((
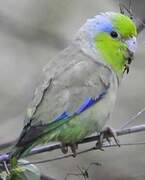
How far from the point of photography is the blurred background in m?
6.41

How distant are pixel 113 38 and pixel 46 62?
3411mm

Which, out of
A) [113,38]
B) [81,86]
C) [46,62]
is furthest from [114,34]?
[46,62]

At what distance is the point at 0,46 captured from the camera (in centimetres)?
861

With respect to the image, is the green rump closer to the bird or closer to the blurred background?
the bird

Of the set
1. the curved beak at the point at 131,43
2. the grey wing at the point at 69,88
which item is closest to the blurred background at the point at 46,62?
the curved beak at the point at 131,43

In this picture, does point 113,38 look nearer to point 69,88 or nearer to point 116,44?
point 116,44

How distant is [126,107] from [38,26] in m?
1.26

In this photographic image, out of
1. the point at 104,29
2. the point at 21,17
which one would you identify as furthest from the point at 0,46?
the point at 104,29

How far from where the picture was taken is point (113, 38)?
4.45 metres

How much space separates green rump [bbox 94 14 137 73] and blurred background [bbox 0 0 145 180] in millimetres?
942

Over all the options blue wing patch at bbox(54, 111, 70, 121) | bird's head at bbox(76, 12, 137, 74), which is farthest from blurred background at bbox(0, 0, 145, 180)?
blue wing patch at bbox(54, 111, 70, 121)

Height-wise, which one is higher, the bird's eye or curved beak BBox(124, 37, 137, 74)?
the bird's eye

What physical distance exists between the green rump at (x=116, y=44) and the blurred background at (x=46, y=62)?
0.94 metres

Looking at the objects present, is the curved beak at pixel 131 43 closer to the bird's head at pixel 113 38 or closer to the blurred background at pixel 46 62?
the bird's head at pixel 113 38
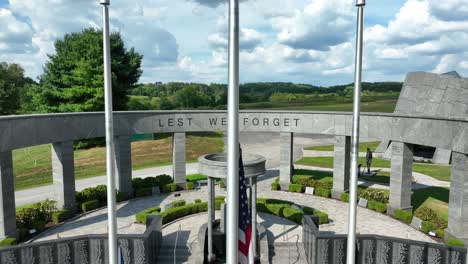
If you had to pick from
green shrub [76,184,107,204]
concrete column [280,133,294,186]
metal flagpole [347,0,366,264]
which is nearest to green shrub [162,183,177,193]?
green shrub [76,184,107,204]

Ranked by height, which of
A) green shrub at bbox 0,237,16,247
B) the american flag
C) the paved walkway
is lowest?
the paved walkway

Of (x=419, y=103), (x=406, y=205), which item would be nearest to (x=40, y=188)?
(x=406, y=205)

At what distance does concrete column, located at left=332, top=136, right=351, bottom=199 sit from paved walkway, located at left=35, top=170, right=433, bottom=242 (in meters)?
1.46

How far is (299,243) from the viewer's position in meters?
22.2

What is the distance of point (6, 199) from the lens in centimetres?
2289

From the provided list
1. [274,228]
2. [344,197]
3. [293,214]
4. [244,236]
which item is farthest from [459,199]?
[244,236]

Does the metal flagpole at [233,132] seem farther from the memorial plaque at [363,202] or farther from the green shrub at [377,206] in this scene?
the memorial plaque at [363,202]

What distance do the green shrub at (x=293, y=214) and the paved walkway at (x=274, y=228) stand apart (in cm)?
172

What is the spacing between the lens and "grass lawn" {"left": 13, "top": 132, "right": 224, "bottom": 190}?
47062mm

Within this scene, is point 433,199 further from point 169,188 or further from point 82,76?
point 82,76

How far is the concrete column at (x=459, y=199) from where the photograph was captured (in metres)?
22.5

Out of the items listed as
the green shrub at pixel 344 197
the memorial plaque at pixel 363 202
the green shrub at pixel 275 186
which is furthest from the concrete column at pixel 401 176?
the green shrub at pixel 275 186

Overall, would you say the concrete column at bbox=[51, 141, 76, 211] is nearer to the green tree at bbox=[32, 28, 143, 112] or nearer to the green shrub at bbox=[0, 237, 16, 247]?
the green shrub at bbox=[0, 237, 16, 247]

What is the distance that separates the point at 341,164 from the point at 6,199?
))
(Written problem): Transcribe the listing above line for line, reproducing every character as given. Omit the pictures.

(Task result):
How far from the point of photography is the blurred background in m?
6.41

How distant are pixel 113 38 and pixel 46 62?
3411mm

Which, out of
A) [113,38]
B) [81,86]
C) [46,62]
is furthest from [114,34]?
[46,62]

At what distance is the point at 0,46 captured from the camera (in centimetres)?
861

With respect to the image, is the green rump closer to the bird or closer to the blurred background?
the bird

Of the set
1. the curved beak at the point at 131,43
2. the grey wing at the point at 69,88
which item is closest to the blurred background at the point at 46,62?
the curved beak at the point at 131,43

In this picture, does point 113,38 look nearer to point 69,88 or nearer to point 116,44?
point 116,44

How distant is [126,107] from [38,26] in m?
1.26

In this photographic image, out of
1. the point at 104,29
2. the point at 21,17
which one would you identify as furthest from the point at 0,46?
the point at 104,29

How far from where the picture was taken is point (113, 38)?
4.45 metres

How much space separates green rump [bbox 94 14 137 73] and blurred background [bbox 0 0 145 180] in millimetres?
942

Over all the options blue wing patch at bbox(54, 111, 70, 121) | bird's head at bbox(76, 12, 137, 74), which is farthest from blurred background at bbox(0, 0, 145, 180)?
blue wing patch at bbox(54, 111, 70, 121)

Height-wise, which one is higher, the bird's eye or curved beak BBox(124, 37, 137, 74)?
the bird's eye

What physical distance exists between the green rump at (x=116, y=44) and the blurred background at (x=46, y=62)?
0.94 metres

Looking at the objects present, is the curved beak at pixel 131 43 closer to the bird's head at pixel 113 38 or closer to the blurred background at pixel 46 62?
the bird's head at pixel 113 38
If you had to pick from
green shrub [76,184,107,204]
concrete column [280,133,294,186]
metal flagpole [347,0,366,264]
which is nearest to green shrub [162,183,177,193]?
green shrub [76,184,107,204]

Ranked by height, which of
A) green shrub at bbox 0,237,16,247
B) the american flag
C) the paved walkway
is lowest?
the paved walkway

Of (x=419, y=103), (x=406, y=205), which item would be nearest to (x=40, y=188)?
(x=406, y=205)

At what distance does concrete column, located at left=332, top=136, right=351, bottom=199 sit from paved walkway, located at left=35, top=170, right=433, bottom=242 (in meters)?
1.46

How far is (299,243) from the viewer's position in meters?
22.2

What is the distance of point (6, 199) from the lens in centimetres?
2289

From the provided list
1. [274,228]
2. [344,197]
3. [293,214]
4. [244,236]
which item is farthest from [459,199]?
[244,236]

Does the metal flagpole at [233,132] seem farther from the memorial plaque at [363,202] or farther from the green shrub at [377,206] in this scene?
the memorial plaque at [363,202]

What distance do the green shrub at (x=293, y=214) and the paved walkway at (x=274, y=228) stand apart (in cm)?
172

What is the spacing between the lens and "grass lawn" {"left": 13, "top": 132, "right": 224, "bottom": 190}?
47062mm

Within this scene, is point 433,199 further from point 169,188 or further from point 82,76?
point 82,76

How far is the concrete column at (x=459, y=199) from where the photograph was captured (in metres)?
22.5

Out of the items listed as
the green shrub at pixel 344 197
the memorial plaque at pixel 363 202
the green shrub at pixel 275 186
which is furthest from the concrete column at pixel 401 176?
the green shrub at pixel 275 186

Overall, would you say the concrete column at bbox=[51, 141, 76, 211] is nearer to the green tree at bbox=[32, 28, 143, 112] or nearer to the green shrub at bbox=[0, 237, 16, 247]?
the green shrub at bbox=[0, 237, 16, 247]

What is the distance that separates the point at 341,164 from the point at 6,199?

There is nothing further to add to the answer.